Ministerpräsident Dietmar Woidke (SPD) hat den Kontakt zu Rolls-Royce zur Chefsache gemacht, weiß er doch um die überragende Bedeutung des Industriebetriebs für die märkische Wirtschaft. „Der Brexit zeigt auf erschreckende Weise, in welches Chaos populistische Debatten führen können – das sollte allen eine Lehre sein“, sagte Brandenburgs Regierungschef. Europaminister Stefan Ludwig (Linke) sagte mit Blick auf Brandenburger Bürger in Großbritannien und die 1001 im Bundesland lebenden Briten: „Wir tun für sie, was wir können.“

Der Brexit „verunsichert die direkt betroffenen Unternehmen. Das wissen wir aus der jüngsten Konjunkturbefragung im Herbst“, sagt Mario Tobias, Hauptgeschäftsführer der Industrie- und Handelskammer Potsdam. Alle Unternehmen müssten „prüfen, inwieweit sie mit britischen Firmen in Verbindung stehen oder sogar von ihnen abhängig sind“.

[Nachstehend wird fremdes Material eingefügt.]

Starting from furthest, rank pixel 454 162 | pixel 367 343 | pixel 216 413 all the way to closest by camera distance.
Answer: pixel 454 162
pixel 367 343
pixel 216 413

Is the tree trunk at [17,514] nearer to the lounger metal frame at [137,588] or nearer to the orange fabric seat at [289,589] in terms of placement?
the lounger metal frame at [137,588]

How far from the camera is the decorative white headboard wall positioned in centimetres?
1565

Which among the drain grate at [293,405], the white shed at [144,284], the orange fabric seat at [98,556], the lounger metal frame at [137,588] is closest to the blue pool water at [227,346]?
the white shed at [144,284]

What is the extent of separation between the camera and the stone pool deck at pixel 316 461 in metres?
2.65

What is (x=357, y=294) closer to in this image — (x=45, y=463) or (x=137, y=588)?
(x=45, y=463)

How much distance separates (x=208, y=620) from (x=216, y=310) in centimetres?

Handel mit Großbritannien wuchs 2018

Brandenburg exportierte laut Wirtschaftsministerium im Jahr 2017 Waren im Wert von 450 Millionen Euro nach Großbritannien. Damit lagen die Briten auf Rang acht der märkische Export-Rangliste. Die Einfuhren aus dem Vereinigten Königreich lagen sogar bei 967 Millionen Euro – das ist Rang drei. 2018 stiegen die Ausfuhren nach vorläufigem Stand um 4,1, die Ausfuhren nach Großbritannien um 7,5 Prozent. 30 britische Unternehmen sind in Brandenburg tätig.

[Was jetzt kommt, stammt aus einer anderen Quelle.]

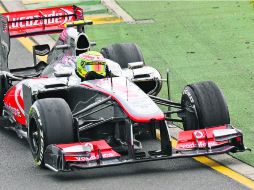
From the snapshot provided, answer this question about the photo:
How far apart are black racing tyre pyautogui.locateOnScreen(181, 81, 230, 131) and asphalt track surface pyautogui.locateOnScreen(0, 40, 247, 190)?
0.55 metres

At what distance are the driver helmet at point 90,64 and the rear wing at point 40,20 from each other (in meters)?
2.90

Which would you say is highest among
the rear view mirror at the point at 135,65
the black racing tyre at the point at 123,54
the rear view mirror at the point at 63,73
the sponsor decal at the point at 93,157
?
the black racing tyre at the point at 123,54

Für den Fall eines ungeregelten EU-Austritts Großbritanniens stehe „die Zukunft wichtiger Arbeitgeber in Brandenburg infrage, weil beispielsweise deren Perspektive als Zulieferer für den europäischen Hersteller Airbus auf dem Spiel steht", warnte der EU-Parlamentarier Christian Ehler (CDU). Sogar die „Einstellung des Waren- und Flugverkehrs“, wäre nicht auszuschließen, sollte es zu einem chaotischen Brexit kommen.

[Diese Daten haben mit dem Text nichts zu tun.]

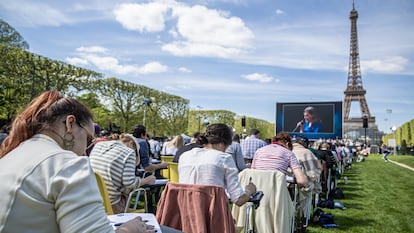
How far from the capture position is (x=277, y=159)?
458cm

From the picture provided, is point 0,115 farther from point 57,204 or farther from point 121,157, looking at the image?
point 57,204

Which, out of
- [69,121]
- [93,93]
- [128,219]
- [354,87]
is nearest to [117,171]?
[128,219]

Bei der Fluglinie British Airways ist man optimistischer. Die Flüge von und nach Berlin würden „normal weiter geführt“, teilte das Unternehmen auf Anfrage mit. Die Jets des Unternehmens hätten technische Zulassungen der britischen und europäischen Behörden für Flugsicherheit. Man sei „zuversichtlich“, den Kontrollregeln nach einem Brexit zu genügen.